A growing, ageing population and the rapid depletion of our traditional energy resources, and the corresponding impact on the environment, are arguably the three biggest drivers of change in today’s global economy. A fourth is urbanisation.
Seven years ago, United Nations figures estimated that the number of people living in cities around the world had for the first time surpassed the number of rural residents. The same report predicted city dwellers would account for 70 per cent of the world’s population by 2050.
With people and businesses clearly seeing strong benefits in being physically close to other people and businesses, this presents significant challenges for those in charge of city planning and infrastructure. Of course, technological advances in areas such as augmented-reality and 3D printing could soon render unnecessary some of our journeys and deliveries. But the smooth movement of growing numbers of people around the world’s already congested global cities won’t be solved by technology alone. It is how we deploy technology that will determine which cities prevail.
Equally, a mind shift is needed among policymakers, industry and the public that focuses more on end-to-end journeys and less on individual modes of transport – on mobility rather than transport. Intelligent Mobility, if you will.
Recent improvements in route planning software that consider multiple transport modes is an example of the first steps being taken towards achieving this, but there is still a long way to go. Part of our remit at the Transport Systems Catapult is to overcome the silo thinking that has typically dogged the transport sector, and encourage collaboration among all transport providers.
Of course, it is easy to dismiss talk about connected journeys and smoothly running transport systems as something that would be “nice to have” by authorities whose efforts are focused on “bigger issues” such as healthcare provision and revenue raising. But Intelligent Mobility is crucial to a city’s wellbeing and prosperity, and will become essential in the years to come. People and businesses function best when they are close to other people and businesses. While connectivity between different cities will continue to be of major importance, the risk of increased congestion within our rapidly growing global cities will ensure that the efficient movement of people and goods inside the city limits is of equal importance.
Research by architect and urban planning consultant Tim Stonor found that the most connected city areas are more successful at attracting retailers and generating high property prices than their less connected counterparts. This demonstrates how cities can improve their citizens’ quality of life by using intelligent systems to improve mobility, rather than resorting to the old (and expensive) approach of simply throwing more infrastructure at the problem. It should offer comfort to transport providers and city authorities to know that more can be achieved with less. Important too that authorities see improved transport systems not just as something that needs funding, but as a long-term revenue source.

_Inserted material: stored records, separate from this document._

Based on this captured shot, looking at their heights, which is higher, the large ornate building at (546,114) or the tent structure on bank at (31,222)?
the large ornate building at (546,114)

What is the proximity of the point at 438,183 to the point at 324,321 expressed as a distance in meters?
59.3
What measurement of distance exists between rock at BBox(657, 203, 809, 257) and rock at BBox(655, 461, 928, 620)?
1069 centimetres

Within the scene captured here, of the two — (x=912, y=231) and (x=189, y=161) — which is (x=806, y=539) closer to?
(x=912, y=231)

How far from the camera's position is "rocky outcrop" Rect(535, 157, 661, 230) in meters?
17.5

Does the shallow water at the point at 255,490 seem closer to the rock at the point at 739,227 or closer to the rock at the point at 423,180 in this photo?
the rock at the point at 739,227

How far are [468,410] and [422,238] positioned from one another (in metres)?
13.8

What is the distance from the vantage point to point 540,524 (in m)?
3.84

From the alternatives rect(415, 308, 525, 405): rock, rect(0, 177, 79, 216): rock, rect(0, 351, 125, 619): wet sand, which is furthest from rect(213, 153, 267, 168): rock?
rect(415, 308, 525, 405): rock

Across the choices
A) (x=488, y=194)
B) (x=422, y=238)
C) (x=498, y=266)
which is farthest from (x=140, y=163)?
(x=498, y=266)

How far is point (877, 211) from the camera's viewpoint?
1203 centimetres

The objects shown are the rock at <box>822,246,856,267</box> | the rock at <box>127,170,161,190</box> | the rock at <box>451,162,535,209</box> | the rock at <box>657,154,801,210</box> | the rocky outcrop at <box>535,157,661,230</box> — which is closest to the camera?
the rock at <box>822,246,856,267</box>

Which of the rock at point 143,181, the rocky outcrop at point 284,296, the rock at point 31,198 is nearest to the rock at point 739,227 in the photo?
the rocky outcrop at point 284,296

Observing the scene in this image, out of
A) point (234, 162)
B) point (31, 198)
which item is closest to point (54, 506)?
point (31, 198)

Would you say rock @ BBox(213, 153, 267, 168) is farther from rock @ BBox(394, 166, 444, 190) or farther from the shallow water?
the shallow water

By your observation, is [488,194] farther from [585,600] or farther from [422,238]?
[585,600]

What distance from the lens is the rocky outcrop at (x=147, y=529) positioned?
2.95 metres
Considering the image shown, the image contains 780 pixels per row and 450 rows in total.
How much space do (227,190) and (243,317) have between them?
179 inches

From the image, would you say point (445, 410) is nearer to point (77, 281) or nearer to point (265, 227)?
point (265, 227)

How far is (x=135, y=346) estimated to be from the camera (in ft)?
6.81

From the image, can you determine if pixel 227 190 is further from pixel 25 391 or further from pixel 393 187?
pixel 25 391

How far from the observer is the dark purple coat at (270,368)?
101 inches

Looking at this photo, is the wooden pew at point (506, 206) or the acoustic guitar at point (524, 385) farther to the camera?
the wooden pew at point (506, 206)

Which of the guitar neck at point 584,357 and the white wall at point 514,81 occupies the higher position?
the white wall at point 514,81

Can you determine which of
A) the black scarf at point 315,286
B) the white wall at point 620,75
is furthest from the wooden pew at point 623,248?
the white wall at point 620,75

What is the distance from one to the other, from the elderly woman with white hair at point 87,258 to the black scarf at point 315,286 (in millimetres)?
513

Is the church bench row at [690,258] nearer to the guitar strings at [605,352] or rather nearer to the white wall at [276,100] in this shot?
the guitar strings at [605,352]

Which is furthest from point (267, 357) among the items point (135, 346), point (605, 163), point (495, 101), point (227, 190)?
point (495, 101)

A recent study into the business potential of Intelligent Mobility suggests that the global market for this new sector will be worth around £900bn per year in just more than a decade; our vision at the Transport Systems Catapult is to help unlock that commercial potential. How? By bridging the so called “valley of death”, when great ideas are born but fail to achieve commercial reality, often because an SME or research organisation lacks the business knowledge and contacts to turn their invention into a successful product or service.
One example is the LUTZ Pathfinder programme. Managed by the Catapult on behalf of the UK Automotive Council, this project will trial three self-driving pods on the pavements of Milton Keynes, with a focus on “last-mile” journeys. The vehicle’s developer, RDM Group, is an example of how the Catapult’s projects serve as springboards for growth. Since winning the LUTZ contract, RDM has won a major government contract and is being courted by potential clients worldwide.
In another project, a move away from silo thinking has resulted in a data-sharing exercise that is delivering economic, environmental and customer benefits across the UK air transport network. Elsewhere, the Innovation in Rail Franchising initiative looks set to transform the rail travel experience.
Many projects are informed by and feed into the Catapult’s data visualisation programme, which, by deploying and visualising data holds huge potential for Intelligent Mobility. This enhanced use of data is only possible because of the explosion in digital connectivity, and as this paves the way for transport connectivity, the impacts could be significant. Cities that get it right will be amazing places indeed.